Professional Finance Company, an accounts receivable management company based in Greeley, Colorado, detected and stopped a sophisticated ransomware attack in which an unauthorized third party accessed and disabled some of PFC’s computer systems, the company said in a notice on its website about the cybersecurity incident.

The company said it immediately engaged third-party forensic specialists to secure the network environment and contacted law enforcement. During an ongoing investigation, it was determined that hackers accessed files containing certain individuals' personal information.

The incident may have affected 657 of the company's healthcare provider clients.

According to the PFC website, the company is one of the nation’s leading debt recovery agencies, and its client list includes many healthcare providers, retailers, financial organizations and government agencies.

PFC said it sent notification letters to all affected healthcare provider clients May 5.

The ransomware attack hit company computer systems that held data from clients such as Banner Health, Lifestance Health, Renown Health, DispatchHealth and hundreds of other provider customers (PDF).
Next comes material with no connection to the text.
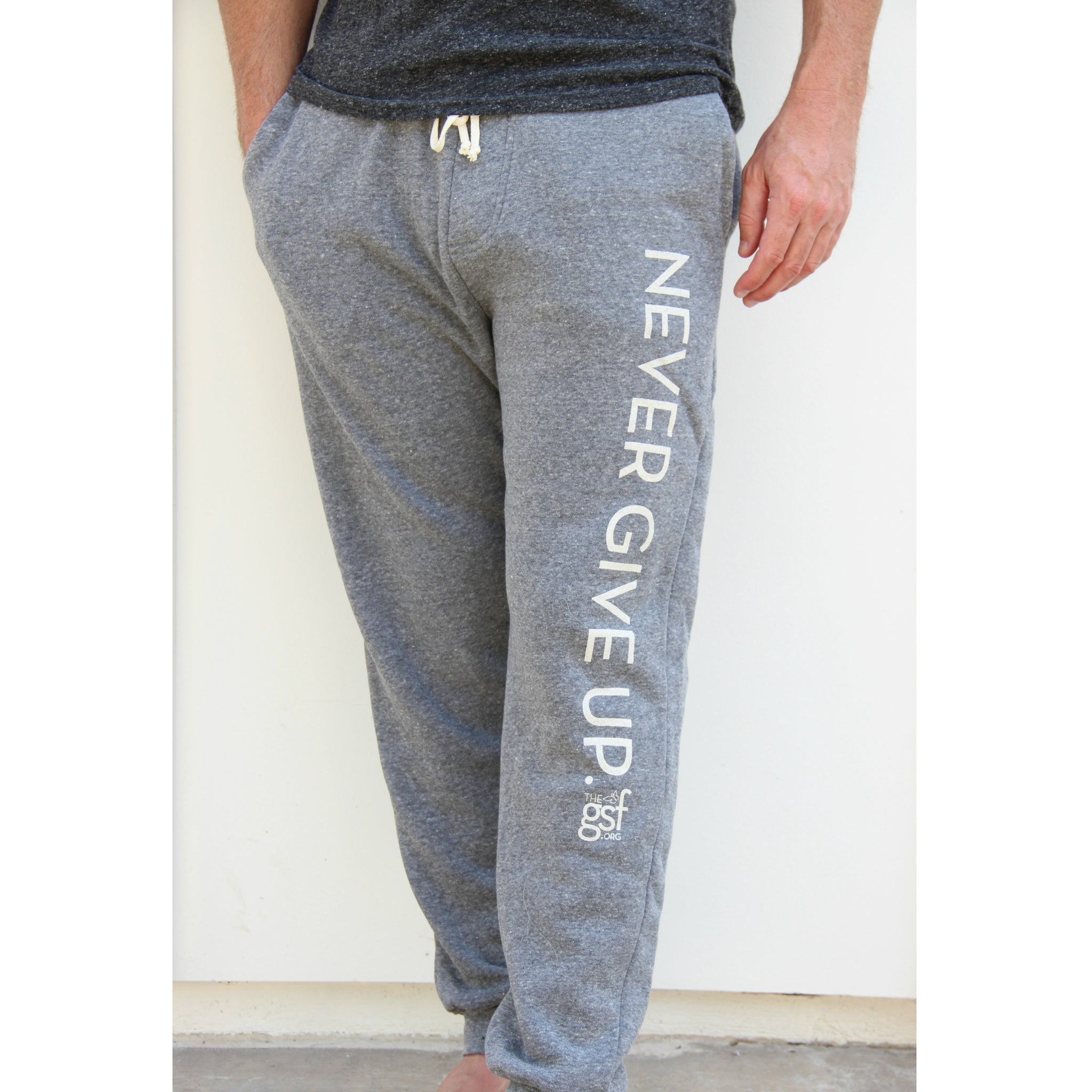 NEVER GIVE UP. SWEATPANTS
The investigation uncovered no evidence of misuse of patient data, but data theft and misuse could not be ruled out. The types of information potentially accessed in the attack included names, addresses, accounts receivable balances, information regarding payments made to accounts and, for some individuals, birth dates, Social Security numbers, health insurance information and medical treatment information.
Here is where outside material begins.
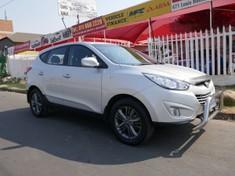 https://img-ik.cars.co.za/carsimages/tr:n-stock_medf_200/3904947.jpg?v=1483949459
The company said it is providing complimentary credit monitoring and identity theft protection services to affected individuals.
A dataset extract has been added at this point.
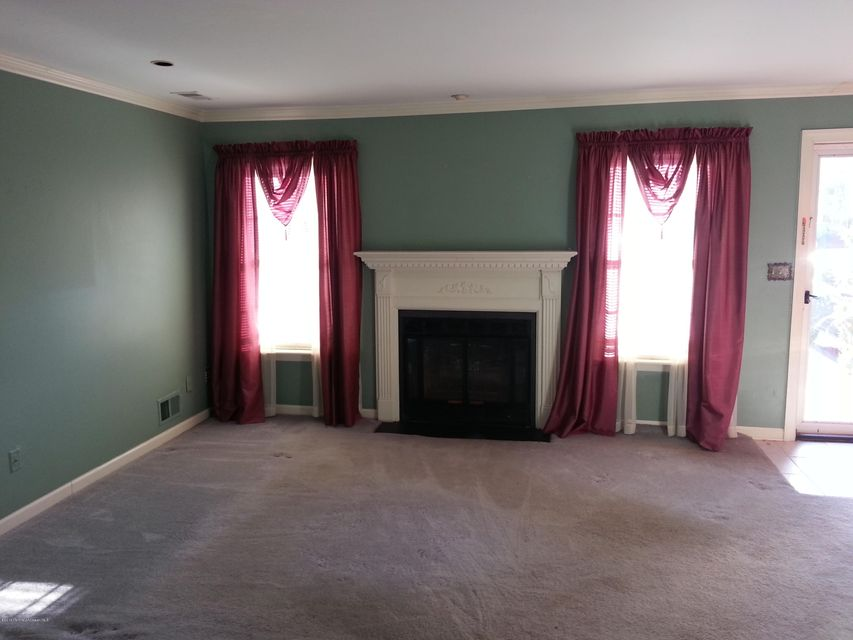 Additional photo for property listing at 9 Alameda Court  Eatontown, New Jersey 07724 États-Unis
The data breach has yet to appear on the the Department of Health and Human Services' Office for Civil Rights website, so it is unclear how many patients have been affected by the breach.

"Data security is one of PFC’s highest priorities. Since the incident, PFC wiped and rebuilt affected systems and has taken steps to bolster its network security," the company's notice stated.

"PFC also reviewed and altered its policies, procedures, and network security software relating to the security of systems and servers, as well as how data is stored and managed."

Companies operating in the healthcare space have a "perpetual target on their backs" for cybercrime, given the high volume of sensitive patient information that they are entrusted with, said Keith Neilson, technical evangelist at CloudSphere, a company that provides a cloud governance platform.

"Data breaches of this scale can be detrimental to a company’s reputation, and any company entrusted with confidential data like names, addresses, Social Security numbers, and financial information must be especially hypervigilant in their security and governance practices," Neilson said.

The attack serves as a reminder that an effective cybersecurity strategy begins with cyber asset management, according to Neilson.

"The most critical proactive step IT leaders can take to mitigate the risk for ransomware attacks is to take full inventory of all cyber assets hosted within their company’s IT environment. Once comprehensive, real-time visibility of all data is secured, companies can establish security and governance practices across the entire cloud landscape, significantly minimizing the potential attack surface," he said.

North Korean hackers targeting healthcare

It's been an alarming week for cybersecurity in healthcare, as the federal officials issued a warning that hackers sponsored by North Korea's government have been using the Maui ransomware to target healthcare and public health services providers since last May.

The FBI, the Cybersecurity and Infrastructure Security Agency and the Treasury Department released a joint cybersecurity advisory about the ransomware threat.

Federal officials "highly discourage" paying ransoms as doing so does not guarantee files and records will be recovered and may pose sanctions risks, according to the advisory.

In the past year, the FBI has observed and responded to multiple Maui ransomware incidents at healthcare and public health sector organizations. North Korean state-sponsored cyber actors used Maui ransomware in these incidents to encrypt servers responsible for healthcare services—including electronic health records services, diagnostics services, imaging services and intranet services, according to the agency.

The advisory says that Maui ransomware, known as maui.exe, is an encryption binary designed for manual execution by a remote actor using command-line interface to identify files to encrypt.

The FBI says North Korean state-sponsored cyber actors are using ransomware against healthcare organizations because the hackers believe providers are more willing to pay the ransom to retrieve their files.

The federal agencies recommend healthcare organizations maintain offline (i.e., physically disconnected) backups of data, and regularly test backup and restoration. Organizations also should ensure all backup data are encrypted, immutable (i.e., cannot be altered or deleted) and cover the entire organization’s data infrastructure. 

Hospitals and health systems also need to create, maintain and exercise a basic cyber incident response plan and associated communications plan that includes response procedures for a ransomware incident.

According to the agencies, installing updates for operating systems, software and firmware as soon as they are released also is critical to mitigate risks. Timely patching is one of the most efficient and cost-effective steps an organization can take to minimize its exposure to cybersecurity threats.

The agencies also recommend healthcare organizations turn off network device management interfaces such as for wide area networks and secure with strong passwords and encryption when enabled, secure personal identifiable information/patient health information at collection points, encrypt the data at rest and in transit and implement and enforce multilayer network segmentation.